@microf
Votre commentaire ne relève pas d’une controverse historique structurée mais d’un assemblage de causalités simplifiées, d’analogies approximatives et d’éléments de langage déjà largement documentés comme appartenant au narratif stratégique russe.
Quelques rappels méthodologiques s’imposent.
1. Sur la causalité des guerres
Affirmer que « les responsables ne sont pas ceux qui les commencent mais ceux qui les rendent inévitables » relève d’un sophisme téléologique.
Une guerre n’est jamais un phénomène naturel. Elle est une décision politique.
En février 2022, la Fédération de Russie a déclenché une invasion à grande échelle d’un État souverain reconnu internationalement. Ce fait suffit à établir la responsabilité juridique initiale. Le reste relève de l’interprétation , non de l’effacement de l’acte.
2. Sur l’élargissement de l’OTAN
L’OTAN n’a annexé aucun État. Ce sont des pays d’Europe centrale et orientale qui ont sollicité leur adhésion, précisément en raison de leur expérience historique avec la Russie.
Présenter ce mouvement comme une « avancée vers les portes » de Moscou inverse la logique : ce sont ces États qui ont cherché une garantie de sécurité face à un voisin perçu comme révisionniste.
La souveraineté ne fonctionne pas à géométrie variable.
3. Sur les années 1990 et la transition russe
L’effondrement économique post-soviétique ne peut être réduit à un refus occidental d’assistance financière.
Il résulte principalement :
– de la désintégration structurelle de l’économie planifiée,
– des choix internes opérés par les élites russes,
– d’un processus de privatisations décidé à Moscou.
Transformer cette séquence en cause directe de la guerre de 2022 constitue un raccourci de trois décennies. C’est historiographiquement fragile.

○ ○ ○ ○

## ACTION À MENER 1
Les affirmations suivantes concordent-elles avec l'extrait ? Répondez par oui ou par non à chacune, en citant les mots décisifs de l'extrait.
(a) L'OTAN a annexé des États d'Europe centrale et orientale.
(b) L'invasion à grande échelle par la Fédération de Russie a eu lieu en février 2022.
(c) Parmi les causes de l'effondrement économique post-soviétique figure un processus de privatisations décidé à Moscou.
## ACTION À MENER 2
Répondez brièvement à chaque question d'après l'extrait.
(a) Selon l'extrait, qu'est une guerre ?
(b) Pour quelle raison les pays d'Europe centrale et orientale ont-ils sollicité leur adhésion ?
(c) De combien de décennies est le raccourci dénoncé dans la partie sur les années 1990 ?

Enregistrements conservés:
○ ○ ○ ○

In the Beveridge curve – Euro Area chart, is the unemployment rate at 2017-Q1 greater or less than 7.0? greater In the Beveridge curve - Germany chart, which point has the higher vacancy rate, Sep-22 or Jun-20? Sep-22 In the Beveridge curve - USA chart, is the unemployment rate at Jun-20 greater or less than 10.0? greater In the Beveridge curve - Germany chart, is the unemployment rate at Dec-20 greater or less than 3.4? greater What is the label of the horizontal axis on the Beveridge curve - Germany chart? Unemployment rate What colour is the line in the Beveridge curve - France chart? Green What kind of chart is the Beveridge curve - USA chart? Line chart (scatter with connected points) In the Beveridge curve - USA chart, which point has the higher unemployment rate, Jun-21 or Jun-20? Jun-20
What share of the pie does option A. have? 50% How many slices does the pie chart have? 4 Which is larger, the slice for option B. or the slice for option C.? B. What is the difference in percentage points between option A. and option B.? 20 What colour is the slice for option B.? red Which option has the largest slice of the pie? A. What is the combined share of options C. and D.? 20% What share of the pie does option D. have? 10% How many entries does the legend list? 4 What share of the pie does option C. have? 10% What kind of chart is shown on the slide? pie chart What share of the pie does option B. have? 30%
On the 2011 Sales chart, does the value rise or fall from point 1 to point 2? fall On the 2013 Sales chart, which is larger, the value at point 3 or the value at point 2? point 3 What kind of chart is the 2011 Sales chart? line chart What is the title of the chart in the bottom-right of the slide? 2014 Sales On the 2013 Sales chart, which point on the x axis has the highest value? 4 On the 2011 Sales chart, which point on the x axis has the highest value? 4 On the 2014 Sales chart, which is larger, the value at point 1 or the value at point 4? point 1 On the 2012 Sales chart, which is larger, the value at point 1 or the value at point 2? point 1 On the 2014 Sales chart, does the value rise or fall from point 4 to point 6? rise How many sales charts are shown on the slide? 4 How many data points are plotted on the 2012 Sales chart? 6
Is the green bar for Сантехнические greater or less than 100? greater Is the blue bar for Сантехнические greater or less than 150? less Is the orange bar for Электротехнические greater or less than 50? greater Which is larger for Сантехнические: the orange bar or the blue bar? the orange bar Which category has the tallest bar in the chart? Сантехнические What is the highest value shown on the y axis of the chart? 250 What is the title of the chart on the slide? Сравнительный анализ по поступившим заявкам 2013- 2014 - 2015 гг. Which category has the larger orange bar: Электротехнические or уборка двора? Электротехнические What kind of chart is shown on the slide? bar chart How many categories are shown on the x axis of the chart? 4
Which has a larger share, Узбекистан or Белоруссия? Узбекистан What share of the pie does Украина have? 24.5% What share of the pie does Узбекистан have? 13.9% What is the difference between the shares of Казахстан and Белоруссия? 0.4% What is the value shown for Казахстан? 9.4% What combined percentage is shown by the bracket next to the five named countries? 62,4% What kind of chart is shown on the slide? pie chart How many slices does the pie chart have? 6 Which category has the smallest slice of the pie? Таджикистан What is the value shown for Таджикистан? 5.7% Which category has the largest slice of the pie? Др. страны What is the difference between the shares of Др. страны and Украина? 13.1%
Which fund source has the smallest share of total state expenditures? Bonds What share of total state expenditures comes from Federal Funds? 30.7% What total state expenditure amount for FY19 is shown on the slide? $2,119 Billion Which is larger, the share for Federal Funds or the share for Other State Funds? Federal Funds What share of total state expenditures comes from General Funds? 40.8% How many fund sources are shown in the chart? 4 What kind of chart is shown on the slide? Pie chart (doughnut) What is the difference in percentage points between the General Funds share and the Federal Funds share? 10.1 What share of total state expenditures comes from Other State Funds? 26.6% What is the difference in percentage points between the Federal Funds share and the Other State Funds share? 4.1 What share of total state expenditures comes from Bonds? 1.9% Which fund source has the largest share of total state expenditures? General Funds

○ ○ ○ ○

## RÉSULTAT OBTENU 1
(a) Non : « L’OTAN n’a annexé aucun État. »
(b) Oui : « En février 2022, la Fédération de Russie a déclenché une invasion à grande échelle d’un État souverain reconnu internationalement. »
(c) Oui : « d’un processus de privatisations décidé à Moscou »

## RÉSULTAT OBTENU 2
(a) Une décision politique.
(b) En raison de leur expérience historique avec la Russie.
(c) De trois décennies.